Niemann-Pick disease type A (NPD-A) is a rare and severe inherited lysosomal storage disorder that falls under the broader category of sphingolipidoses. It is caused by mutations in the SMPD1 gene, which leads to a deficiency of the enzyme acid sphingomyelinase. This deficiency results in the accumulation of sphingomyelin, a type of fatty substance, within various tissues and organs. Its prevalence is less than 1 case per 1.000.000 people.
Niemann-Pick disease type A genetic testing is included in Diagnostiki Athinon Monogenic Diseases Genetic Testing along with approximately 100 other inherited diseases, including cystic fibrosis (71 mutations) and hereditary breast cancer (genes BRCA1 415 mutations & BRCA2 419 mutations).
Niemann-Pick disease is classified into four subtypes:
- Niemann-Pick disease type A is the most severe, resulting in deficient sphingomyelinase activity. It affects younger children and causes neurological deficits and growth disturbances. Patients present with hepatosplenomegaly (enlarged liver and spleen), recurrent lung infections, and thrombocytopenia or reduced platelet counts. Typical neurological symptoms of early-onset Niemann-Pick disease include vertical supranuclear gaze palsy, ataxia or loss of muscle coordination, slurred speech, difficulty swallowing, and involuntary muscle twitching.
- Niemann-Pick disease type B is less severe and may produce hepatosplenomegaly, thrombocytopenia, and interstitial lung disease. Neurological involvement is minimal.
- Niemann-Pick disease type C has a heterogeneous clinical presentation and includes systemic, neurological, and psychiatric involvement. It usually manifests in adulthood but may appear earlier. Unlike NPD-A and NPD-B, it is caused by pathogenic variants in the NPC1 gene.
- Niemann-Pick disease type E is the least common and develops in adults.
Critical features of Niemann-Pick disease type A include:
- Onset: Symptoms of NPD-A typically appear in early infancy, often within the first few months of life.
- Hepatosplenomegaly: Enlargement of the liver (hepatomegaly) and spleen (splenomegaly) is a common feature due to the accumulation of sphingomyelin in these organs.
- Neurological Involvement: Neurological symptoms are a hallmark of NPD-A and include developmental regression, progressive intellectual disability, and loss of motor skills.
- Cherry-Red Spot: An eye examination may reveal a cherry-red spot at the retina's center. This finding is characteristic but not specific to NPD-A.
- Respiratory Difficulties: Respiratory problems may occur, and affected individuals may experience difficulty breathing.
- Failure to Thrive: Infants with NPD-A often exhibit poor growth and failure to thrive.
- Seizures: Seizures may occur in some individuals with NPD-A.
- Joint Abnormalities: Joint abnormalities, such as contractures, may be present.
- Supranuclear Gaze Palsy: A specific type of eye movement disorder called supranuclear gaze palsy may be observed.
- Rapid Disease Progression: NPD-A is a rapidly progressing disorder, and affected individuals typically have a shortened lifespan, often not surviving beyond early childhood.
Niemann-Pick disease type A follows an autosomal recessive inheritance pattern, meaning that individuals with NPD-A inherit two mutated copies of the SMPD1 gene, one from each parent.
There is currently no cure for Niemann-Pick disease type A, and treatment is primarily supportive, focusing on managing symptoms and providing palliative care.
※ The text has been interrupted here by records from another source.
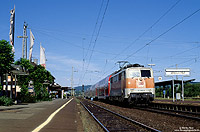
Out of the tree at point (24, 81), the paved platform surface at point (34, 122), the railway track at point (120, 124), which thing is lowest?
the railway track at point (120, 124)

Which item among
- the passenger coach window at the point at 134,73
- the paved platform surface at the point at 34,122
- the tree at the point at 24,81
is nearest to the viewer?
the paved platform surface at the point at 34,122

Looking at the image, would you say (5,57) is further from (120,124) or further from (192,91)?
(192,91)

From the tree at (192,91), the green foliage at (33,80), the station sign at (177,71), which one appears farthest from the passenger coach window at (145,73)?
the tree at (192,91)

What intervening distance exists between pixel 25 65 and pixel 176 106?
22971mm

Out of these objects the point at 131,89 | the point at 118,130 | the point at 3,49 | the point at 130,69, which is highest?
the point at 3,49

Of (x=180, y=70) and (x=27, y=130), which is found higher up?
(x=180, y=70)

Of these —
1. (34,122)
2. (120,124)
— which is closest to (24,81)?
(34,122)

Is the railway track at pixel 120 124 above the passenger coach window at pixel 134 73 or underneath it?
underneath

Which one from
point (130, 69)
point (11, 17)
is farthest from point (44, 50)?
point (130, 69)

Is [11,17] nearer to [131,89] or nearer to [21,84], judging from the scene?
[21,84]

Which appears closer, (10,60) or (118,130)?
(118,130)

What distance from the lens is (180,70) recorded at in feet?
108

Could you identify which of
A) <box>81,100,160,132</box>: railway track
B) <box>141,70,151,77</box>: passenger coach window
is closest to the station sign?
<box>141,70,151,77</box>: passenger coach window

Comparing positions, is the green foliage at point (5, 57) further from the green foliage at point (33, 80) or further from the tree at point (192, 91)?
the tree at point (192, 91)
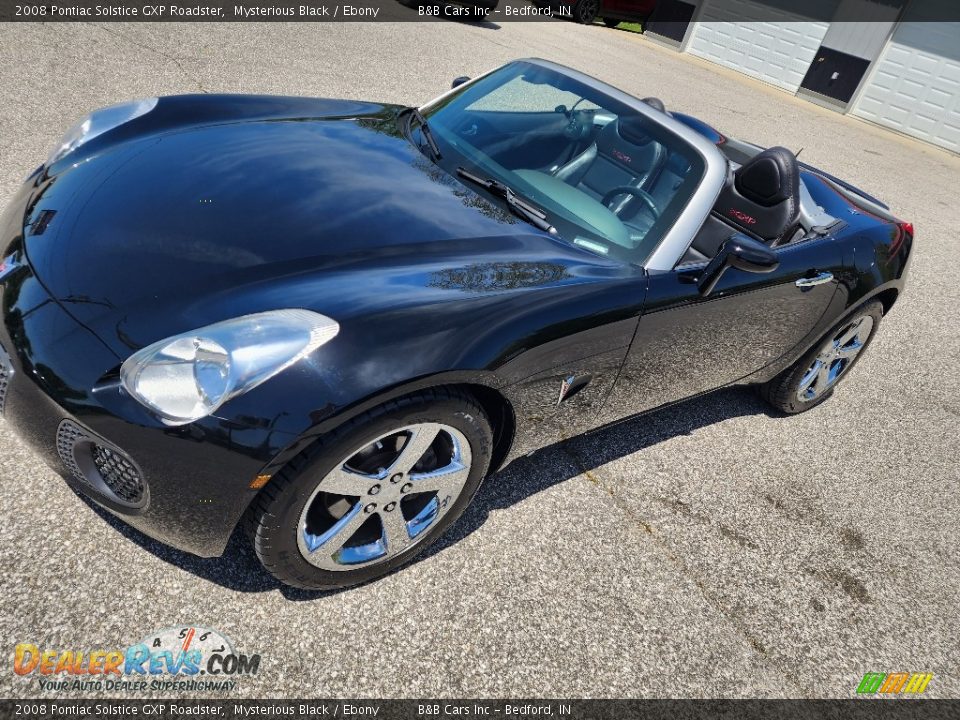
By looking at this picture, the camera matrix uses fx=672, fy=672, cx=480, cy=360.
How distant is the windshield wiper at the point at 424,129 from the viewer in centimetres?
290

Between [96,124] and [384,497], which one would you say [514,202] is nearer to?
[384,497]

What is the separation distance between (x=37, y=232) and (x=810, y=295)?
3124 mm

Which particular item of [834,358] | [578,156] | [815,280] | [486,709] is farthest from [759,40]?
[486,709]

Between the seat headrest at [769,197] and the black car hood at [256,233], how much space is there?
1.24m

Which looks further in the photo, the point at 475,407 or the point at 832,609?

Genetic counseling is essential for families affected by Niemann-Pick disease type A to understand the inheritance pattern, assess the risk of having affected children, and discuss available reproductive options. Due to the severity of the condition, early diagnosis is crucial for providing supportive care and interventions to improve the quality of life for affected individuals.
Diagnosis of the deficiency is established by detecting pathogenic variants in the SMPD1 gene or by quantifying the residual ASM enzyme activity, usually less than 10% of the activity in healthy individuals (in peripheral blood lymphocytes or cultured skin fibroblasts).
Although up to 180 pathogenic variants in SMPD1 have been identified as causing the disease, three of them account for more than 90% of the pathogenic alleles in individuals of Ashkenazi Jewish ancestry with Niemann-Pick disease type A. The frequency of the three mutations in this population is between 1:800 and 1:100. Two of them are missense variants, c.1493G>T and c.911T>C, and the third, c.996del, is a single nucleotide deletion resulting in a reading frame shift and the introduction of a premature stop codon.
Niemann-Pick disease type A genetic testing analyzes the 18 most frequent pathogenic mutations of the SMPD1 gene.
The technique used for genetic testing analyzes only the gene's specific mutations, which are the most important and frequent in the literature. However, it should be noted that there are likely other gene or chromosomal mutations in the gene to be tested that cannot be identified with this method. Different analysis techniques can be used for these cases, such as next-generation sequencing (NGS).